**Kutipan Dokumen**
------------------------------------------------------------------------

Biarkan aku yang pergi membawa semua ini di dalam sini. Dan jika nanti, kamu hanya sekedar ingin tahu kabarku, doakan saja aku baik-baik saja dimanapun aku berada, dan saat itulah aku juga akan baik-baik saja di tempatku yang baru. Tempat aku membangun hidupku kembali, merajut mimpi bersama takdirku.
Aku memutuskan untuk pergi, sebelum aku benar-benar (sampai aku tak bisa menyebutnya, mungkin kelak kamu yang bisa menyebutnya) oleh hari kebahagiaanmu nanti. Tapi percayalah, aku akan bertahan hidup dengan sisa-sisa apa yang aku miliki. Dan terakhir, sampaikan saja salamku untuknya, yang mampu memenangkan hatimu, semoga kalian berdua, menjadi pasangan yang sempurna.
Dari aku, yang pernah menemani langkah hidupmu.

Dan tak lupa lagi aku tulis sebuah surat tak bertuan ini untuk seseorang di sana. Tolong mengertilah.

------------------------------------------------------------------------

**Item yang Ditampilkan**

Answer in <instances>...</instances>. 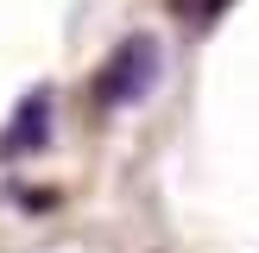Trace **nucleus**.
Masks as SVG:
<instances>
[{"instance_id":"nucleus-3","label":"nucleus","mask_w":259,"mask_h":253,"mask_svg":"<svg viewBox=\"0 0 259 253\" xmlns=\"http://www.w3.org/2000/svg\"><path fill=\"white\" fill-rule=\"evenodd\" d=\"M222 7H234V0H171V13H177L184 25H215Z\"/></svg>"},{"instance_id":"nucleus-1","label":"nucleus","mask_w":259,"mask_h":253,"mask_svg":"<svg viewBox=\"0 0 259 253\" xmlns=\"http://www.w3.org/2000/svg\"><path fill=\"white\" fill-rule=\"evenodd\" d=\"M158 76H164L158 38H152V32H126L120 45L101 57V70L89 76V95H95L101 114H120V108H139V101L158 89Z\"/></svg>"},{"instance_id":"nucleus-2","label":"nucleus","mask_w":259,"mask_h":253,"mask_svg":"<svg viewBox=\"0 0 259 253\" xmlns=\"http://www.w3.org/2000/svg\"><path fill=\"white\" fill-rule=\"evenodd\" d=\"M51 126H57V101L51 89H25L13 120L0 126V158H25V152H45L51 146Z\"/></svg>"}]
</instances>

------------------------------------------------------------------------

**Tujuan 1**
Terjemahkan kalimat "Tapi percayalah, aku akan bertahan hidup dengan sisa-sisa apa yang aku miliki." dari kutipan surat ke dalam bahasa Inggris.
**Tujuan 2**
Sebutkan semua kata dalam kutipan surat yang memakai akhiran posesif "-ku".
**Tujuan 3**
Salinlah tanpa perubahan bagian kutipan surat yang terletak di antara "Biarkan aku yang" dan "pasangan yang sempurna.", termasuk kedua batas tersebut.

**Hasil Tugas 1**
But believe me, I will survive on the remnants of what I have.

**Hasil Tugas 2**
kabarku, tempatku, hidupku, takdirku, salamku

**Hasil Tugas 3**
Biarkan aku yang pergi membawa semua ini di dalam sini. Dan jika nanti, kamu hanya sekedar ingin tahu kabarku, doakan saja aku baik-baik saja dimanapun aku berada, dan saat itulah aku juga akan baik-baik saja di tempatku yang baru. Tempat aku membangun hidupku kembali, merajut mimpi bersama takdirku.
Aku memutuskan untuk pergi, sebelum aku benar-benar (sampai aku tak bisa menyebutnya, mungkin kelak kamu yang bisa menyebutnya) oleh hari kebahagiaanmu nanti. Tapi percayalah, aku akan bertahan hidup dengan sisa-sisa apa yang aku miliki. Dan terakhir, sampaikan saja salamku untuknya, yang mampu memenangkan hatimu, semoga kalian berdua, menjadi pasangan yang sempurna.